Sanction de l’inexécution d’une décision d’expulsion en cas d’appel

Bailleurs, pensez à solliciter la radiation en cas d’appel portant sur une décision ordonnant l’expulsion de votre locataire.

L’exécution des jugements et ordonnances condamnant un occupant à libérer un local d’habitation relève bien souvent du casse-tête pour les bailleurs. Entre la trêve hivernale et la nécessité d’obtenir le concours de la force publique, il arrive en effet qu’un délai très long puisse s’écouler entre la décision de justice ordonnant l’expulsion et son exécution pratique.

Dans certains cas, le locataire condamné à libérer le local saisit la Cour d’appel ce qui conduit à rallonger encore les délais d’exécution : quand bien même les décisions de première instance sont, en principe, assorties de l’exécution provisoire, les services de l’Etat seront bien souvent réticents à accorder le concours de la force publique pour l’exécution d’une décision frappée d’appel.

Dans cette configuration, il est cependant possible d’obtenir la radiation de l’appel pour défaut d’exécution du jugement de première instance, sur le fondement des dispositions de l’article 524 du Code de procédure civile, qui prévoit, en son alinéa 1er :

« Lorsque l’exécution provisoire est de droit ou a été ordonnée, le premier président ou, dès qu’il est saisi, le conseiller de la mise en état peut, en cas d’appel, décider, à la demande de l’intimé et après avoir recueilli les observations des parties, la radiation du rôle de l’affaire lorsque l’appelant ne justifie pas avoir exécuté la décision frappée d’appel ou avoir procédé à la consignation autorisée dans les conditions prévues à l’article 521, à moins qu’il lui apparaisse que l’exécution serait de nature à entraîner des conséquences manifestement excessives ou que l’appelant est dans l’impossibilité d’exécuter la décision. »

La décision de radiation qui sera prononcée empêchera l’affaire d’être réinscrite, et donc examinée par la Cour, tant que le locataire n’aura pas quitté les lieux.

Le locataire pourra s’opposer à la demande de radiation en démontrant que l’exécution de la décision de première instance emporterait des conséquences manifestement excessives.
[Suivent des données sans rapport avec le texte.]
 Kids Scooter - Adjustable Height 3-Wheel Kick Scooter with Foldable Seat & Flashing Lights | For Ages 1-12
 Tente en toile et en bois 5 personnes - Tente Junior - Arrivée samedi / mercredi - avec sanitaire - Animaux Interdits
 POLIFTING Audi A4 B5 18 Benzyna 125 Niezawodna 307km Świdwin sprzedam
Cependant, le conseiller de la mise en état de la Cour d’appel de COLMAR, selon ordonnance du 12 décembre 2023, a validé le raisonnement développé par le Cabinet SOLER COUTEAUX ET ASSOCIES pour le compte de l’un de ces clients bailleur social, selon lequel la locataire qui ne justifiait d’aucune démarche en vue de son relogement, ni demande tendant à l’obtention de délais d’exécution, ne pouvait utilement soutenir que l’exécution de l’ordonnance la condamnant à libérer le local d’habitation qu’elle occupait entrainerait des conséquences manifestement excessives.

Il est précisé que le locataire condamné à libérer un local d’habitation pourrait adopter une attitude proactive et saisir lui aussi le Conseiller de la mise en état aux fins d’obtenir l’arrêt de l’exécution provisoire de la décision de première instance sur le fondement des dispositions de l’article 514-3 du Code de procédure civile. Encore faut-il, pour cela, que le locataire ait fait valoir des observations en première instance, tendant à ce que le juge écarte l’exécution provisoire. Or, bien souvent, le locataire n’est pas assisté d’un avocat en première instance et ne pensera pas à formuler ce type de demande.

Ainsi, les dispositions du Code de procédure civile organisant l’exécution provisoire peuvent être utilisées pour empêcher l’allongement des délais d’exécution d’une décision ordonnant l’expulsion d’un locataire induite par un appel.